An asshole, but I don’t know why any of us should act surprised. “Maddie, it’s almost closing time. You better go settle up.”

“And then that bartender, he said we better go find some money, or we’re getting banned, and he took our picture with his phone—without permission—and he said he’d be passing it around to all the other places here, and no one will serve us.”

At “he took our picture,” my blood rushes to my brain. My vision telescopes, and my hands fist. Immediately, I hear my dad’s voice. Whoa, son. Think.

Maddie watches me carefully, a spark in her eye. It takes a lot for me to lose my shit, but this might do it. She loves trying to wind me up and aim me at someone. Most times, I’m too smart.

But Angie’s shivering, and she’s wilting every second that ticks by.

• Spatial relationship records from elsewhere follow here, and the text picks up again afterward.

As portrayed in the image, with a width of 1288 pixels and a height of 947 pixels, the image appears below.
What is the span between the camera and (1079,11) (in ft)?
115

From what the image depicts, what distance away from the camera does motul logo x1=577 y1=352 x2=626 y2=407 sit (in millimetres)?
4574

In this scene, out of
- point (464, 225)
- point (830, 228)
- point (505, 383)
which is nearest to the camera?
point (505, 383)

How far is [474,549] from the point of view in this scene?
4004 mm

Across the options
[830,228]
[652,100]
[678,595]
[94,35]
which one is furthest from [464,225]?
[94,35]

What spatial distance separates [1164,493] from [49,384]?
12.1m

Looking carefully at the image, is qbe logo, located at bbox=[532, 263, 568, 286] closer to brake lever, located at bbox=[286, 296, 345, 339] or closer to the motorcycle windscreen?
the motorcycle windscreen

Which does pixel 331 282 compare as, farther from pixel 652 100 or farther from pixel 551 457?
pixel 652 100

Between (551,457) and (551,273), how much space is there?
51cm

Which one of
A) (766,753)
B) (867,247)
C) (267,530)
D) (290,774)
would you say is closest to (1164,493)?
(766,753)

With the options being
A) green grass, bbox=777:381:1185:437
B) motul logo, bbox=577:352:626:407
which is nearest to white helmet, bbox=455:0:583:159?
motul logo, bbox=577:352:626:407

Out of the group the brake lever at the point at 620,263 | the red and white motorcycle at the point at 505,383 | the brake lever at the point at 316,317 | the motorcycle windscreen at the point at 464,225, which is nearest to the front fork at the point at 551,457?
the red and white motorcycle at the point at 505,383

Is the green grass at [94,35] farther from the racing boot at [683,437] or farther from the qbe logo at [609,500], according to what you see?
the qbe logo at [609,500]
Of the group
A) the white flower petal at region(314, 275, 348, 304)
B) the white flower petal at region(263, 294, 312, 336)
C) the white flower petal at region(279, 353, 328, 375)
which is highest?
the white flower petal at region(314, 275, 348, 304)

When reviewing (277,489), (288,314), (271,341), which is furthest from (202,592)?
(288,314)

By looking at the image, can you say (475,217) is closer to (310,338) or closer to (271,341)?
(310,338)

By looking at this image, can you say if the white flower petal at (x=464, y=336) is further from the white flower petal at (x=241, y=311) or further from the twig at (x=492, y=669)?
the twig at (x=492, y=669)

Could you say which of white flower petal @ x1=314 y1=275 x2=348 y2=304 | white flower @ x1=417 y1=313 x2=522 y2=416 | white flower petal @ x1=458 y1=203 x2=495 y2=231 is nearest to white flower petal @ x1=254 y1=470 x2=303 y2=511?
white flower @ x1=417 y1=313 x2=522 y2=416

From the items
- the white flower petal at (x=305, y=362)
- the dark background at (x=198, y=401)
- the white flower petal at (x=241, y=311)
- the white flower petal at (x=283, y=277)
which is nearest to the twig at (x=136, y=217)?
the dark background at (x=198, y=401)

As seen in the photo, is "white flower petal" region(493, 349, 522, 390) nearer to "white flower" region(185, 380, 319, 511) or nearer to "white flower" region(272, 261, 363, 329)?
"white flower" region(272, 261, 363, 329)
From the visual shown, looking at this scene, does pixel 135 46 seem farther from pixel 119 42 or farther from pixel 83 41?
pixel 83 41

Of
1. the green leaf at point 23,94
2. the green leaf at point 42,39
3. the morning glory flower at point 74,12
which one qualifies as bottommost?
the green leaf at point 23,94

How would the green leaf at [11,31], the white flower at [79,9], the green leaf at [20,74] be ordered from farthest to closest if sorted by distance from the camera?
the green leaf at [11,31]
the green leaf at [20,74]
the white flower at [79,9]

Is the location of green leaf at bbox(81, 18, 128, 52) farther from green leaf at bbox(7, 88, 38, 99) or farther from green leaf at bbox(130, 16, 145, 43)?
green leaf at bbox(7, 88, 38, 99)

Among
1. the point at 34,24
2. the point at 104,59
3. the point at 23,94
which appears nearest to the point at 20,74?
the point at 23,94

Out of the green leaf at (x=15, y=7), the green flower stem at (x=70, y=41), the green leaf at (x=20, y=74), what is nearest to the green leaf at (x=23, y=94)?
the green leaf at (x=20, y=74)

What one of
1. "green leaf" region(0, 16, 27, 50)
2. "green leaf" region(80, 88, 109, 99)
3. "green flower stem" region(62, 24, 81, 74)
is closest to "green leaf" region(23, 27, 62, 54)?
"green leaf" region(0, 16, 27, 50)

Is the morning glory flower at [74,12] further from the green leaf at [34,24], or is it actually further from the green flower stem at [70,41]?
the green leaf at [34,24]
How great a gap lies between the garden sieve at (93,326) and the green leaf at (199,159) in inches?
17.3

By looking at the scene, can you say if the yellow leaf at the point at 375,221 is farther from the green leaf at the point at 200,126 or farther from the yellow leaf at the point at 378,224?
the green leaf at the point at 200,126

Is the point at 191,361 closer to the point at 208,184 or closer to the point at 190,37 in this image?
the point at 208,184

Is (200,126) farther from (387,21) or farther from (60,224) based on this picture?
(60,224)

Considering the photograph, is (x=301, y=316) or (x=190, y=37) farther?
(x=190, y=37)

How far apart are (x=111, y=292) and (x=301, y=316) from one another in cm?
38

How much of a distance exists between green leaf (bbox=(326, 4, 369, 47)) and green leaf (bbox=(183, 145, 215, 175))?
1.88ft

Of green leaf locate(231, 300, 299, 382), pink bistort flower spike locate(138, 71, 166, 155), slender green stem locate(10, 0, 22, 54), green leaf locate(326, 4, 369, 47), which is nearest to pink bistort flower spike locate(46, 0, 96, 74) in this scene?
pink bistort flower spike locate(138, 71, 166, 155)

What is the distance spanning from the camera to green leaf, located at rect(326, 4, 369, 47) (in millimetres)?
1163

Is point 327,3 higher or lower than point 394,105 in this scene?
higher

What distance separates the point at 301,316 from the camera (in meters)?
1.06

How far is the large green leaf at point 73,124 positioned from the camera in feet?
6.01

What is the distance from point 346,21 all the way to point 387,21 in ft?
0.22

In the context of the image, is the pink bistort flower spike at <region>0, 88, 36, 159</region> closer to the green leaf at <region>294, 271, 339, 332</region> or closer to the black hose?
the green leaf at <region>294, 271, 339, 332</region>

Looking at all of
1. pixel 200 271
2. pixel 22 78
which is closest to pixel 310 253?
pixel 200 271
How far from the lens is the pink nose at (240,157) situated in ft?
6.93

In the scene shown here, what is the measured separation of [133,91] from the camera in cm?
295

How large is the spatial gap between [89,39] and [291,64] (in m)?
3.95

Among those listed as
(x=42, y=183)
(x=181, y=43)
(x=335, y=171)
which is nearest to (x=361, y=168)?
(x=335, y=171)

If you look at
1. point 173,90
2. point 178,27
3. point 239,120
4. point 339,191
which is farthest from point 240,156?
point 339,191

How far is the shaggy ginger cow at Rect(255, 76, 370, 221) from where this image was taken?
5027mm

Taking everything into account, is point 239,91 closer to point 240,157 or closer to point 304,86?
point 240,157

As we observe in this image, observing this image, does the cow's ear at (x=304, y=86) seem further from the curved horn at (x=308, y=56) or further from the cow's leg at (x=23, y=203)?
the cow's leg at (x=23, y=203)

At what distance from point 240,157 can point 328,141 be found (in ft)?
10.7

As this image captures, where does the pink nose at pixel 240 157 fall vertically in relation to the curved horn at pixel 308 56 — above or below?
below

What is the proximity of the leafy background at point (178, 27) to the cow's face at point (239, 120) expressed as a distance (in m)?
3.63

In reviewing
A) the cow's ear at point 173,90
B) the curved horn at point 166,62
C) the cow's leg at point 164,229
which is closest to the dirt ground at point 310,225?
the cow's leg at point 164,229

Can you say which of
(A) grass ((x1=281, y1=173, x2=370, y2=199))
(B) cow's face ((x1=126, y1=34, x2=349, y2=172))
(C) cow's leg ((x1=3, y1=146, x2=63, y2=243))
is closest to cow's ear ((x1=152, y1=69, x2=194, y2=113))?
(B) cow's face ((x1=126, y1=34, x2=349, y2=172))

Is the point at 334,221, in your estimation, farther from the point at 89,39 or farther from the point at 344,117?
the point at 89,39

She’s not having fun, and I know I was mad about it a minute ago, but now I just want to get her in my truck and blast the heat.

“Go pay him,” I tell Maddie. “Make him show you while he deletes the pictures. If he doesn’t, take a picture of him and send it to me.”

“You’re not coming in?”

“Do you need me to?” She doesn’t. Maddie is like my mom—vicious when provoked. Like a hippopotamus.

She huffs, pissed that I won’t lose my temper on her behalf. Besides Dad, that’s probably what taught me how to control myself growing up—the satisfaction of not letting her push my buttons.

“Watch Angie,” she barks at me as she twirls and flounces back into the bar, remarkably confident for someone almost falling off her high heels every few steps. It’s like watching a clown on stilts.

My body is ready to fight, but I don’t want to give a beatdown to a dickish bartender doing his job; I want to break Tyler Reynold’s face. I want to smash his bones into tiny pieces until he’s a heap on the floor, and he can never strut around like a big man again, lifting himself up by stepping on the woman in front of me.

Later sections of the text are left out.